Execution DLQ Re-drive Guidance
- Treat execution DLQ entries as at-least-once replays of full execution transitions.
- Preserve the original transition identity (
executionId:stepIndex:attempt) when replaying. - Re-drive in bounded execution batches and keep ordering by execution context when required by downstream side effects.
- Validate downstream idempotency controls before bulk replay and monitor duplicate-suppression and stale-commit metrics during replay.
Item Reject Re-drive Guidance
- Treat item reject entries as at-least-once replays of item-level processing failures.
- Preserve the originating execution and step identity; attach transition identity when available.
- Re-drive with smaller batch sizes than execution DLQ replays, because payload skew and poison records are more common at item level.
- Validate item-level dedupe/idempotency controls before replay and monitor item reject throughput, duplicate suppression, and repeated-fingerprint rates.
Current boundary:
- TPF does not provide a built-in generic re-drive consumer that reads item-reject SQS messages and re-submits directly to orchestrator async endpoints.
- Default reject envelopes are metadata-only (
pipeline.item-reject.include-payload=false), so queue entries are often insufficient to reconstruct full replay input. - Item reject re-drive is application-owned by design and should follow domain-specific replay procedures.
- Checkpoint publication replay ownership is application- or broker-operated; the framework stops at orchestrator-owned handoff admission.
Example (CSV payments style):
- Export rejected records from sink evidence and source systems.
- Build an ad-hoc CSV containing corrected rows.
- Place the file in the pipeline input folder.
- Let the normal ingestion path process that file as a controlled re-drive batch.
Recommended transition identity:
executionId:stepIndex:attempt- Propagate it through transport headers/metadata when replaying manually.
Parking growth
- Alert on sustained growth in parked failures for the same step.
- Correlate parked entries with a specific dependency, payload signature, or rollout.
- Mitigate by rollback/config correction, then replay parked items in controlled batches.
Timeout pressure
- Identify whether timeout is upstream IO, operator logic, or downstream persistence.
- Validate traffic and payload size changes at the same timestamp.
- Reduce load and/or increase capacity first; only then tune retry/backoff/timeout controls.
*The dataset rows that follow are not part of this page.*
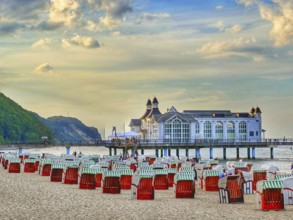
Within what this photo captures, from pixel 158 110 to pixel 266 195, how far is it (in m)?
160

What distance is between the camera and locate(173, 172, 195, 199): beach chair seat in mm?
22359

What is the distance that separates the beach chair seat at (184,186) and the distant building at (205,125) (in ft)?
374

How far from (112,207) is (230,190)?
14.9 ft

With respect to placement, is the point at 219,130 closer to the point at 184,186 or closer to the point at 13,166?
the point at 13,166

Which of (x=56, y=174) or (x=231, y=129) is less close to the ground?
(x=231, y=129)

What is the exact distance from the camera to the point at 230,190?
2041 centimetres

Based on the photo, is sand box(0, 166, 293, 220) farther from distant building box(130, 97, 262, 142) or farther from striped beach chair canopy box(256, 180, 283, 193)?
distant building box(130, 97, 262, 142)

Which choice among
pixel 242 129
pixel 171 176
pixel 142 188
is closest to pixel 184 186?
pixel 142 188

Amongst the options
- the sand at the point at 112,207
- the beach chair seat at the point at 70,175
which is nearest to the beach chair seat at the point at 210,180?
the sand at the point at 112,207

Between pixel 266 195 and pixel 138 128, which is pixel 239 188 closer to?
pixel 266 195

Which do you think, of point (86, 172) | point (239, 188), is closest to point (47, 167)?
point (86, 172)

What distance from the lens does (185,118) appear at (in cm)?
13838

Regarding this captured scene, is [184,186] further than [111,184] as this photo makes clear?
No

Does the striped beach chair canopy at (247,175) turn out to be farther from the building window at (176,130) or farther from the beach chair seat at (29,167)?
the building window at (176,130)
Material Environment and Config Inputs
Only include keys that change behaviour materially:
tpf.function.invocation.mode: controls local vs remote function invoke routing behaviour; invalid values fail fast with an explicit error (no silent fallback).- Misconfigured values now fail at startup/validation time. Verify
tpf.function.invocation.modeagainst supported modes (LOCAL,REMOTE) before deployment.
- Misconfigured values now fail at startup/validation time. Verify
pipeline.platform: selects platform generation mode (For exampleFUNCTION).pipeline.transport: selects transport generation mode (for exampleREST).pipeline.rest.naming.strategy: affects generated REST naming and route conventions.quarkus.lambda.handler: selects explicit lambda handler entrypoint when multiple handlers exist.
Intentional Limitations (Current)
- Unary operator invocation is the primary supported execution path.
- gRPC delegated/operator paths require descriptors and mapper-compatible bindings.
- No implicit mapper conversion by default; fallback behaviour is configuration-driven.
- Operational controls are service-specific; there is no single global operator circuit-breaker switch.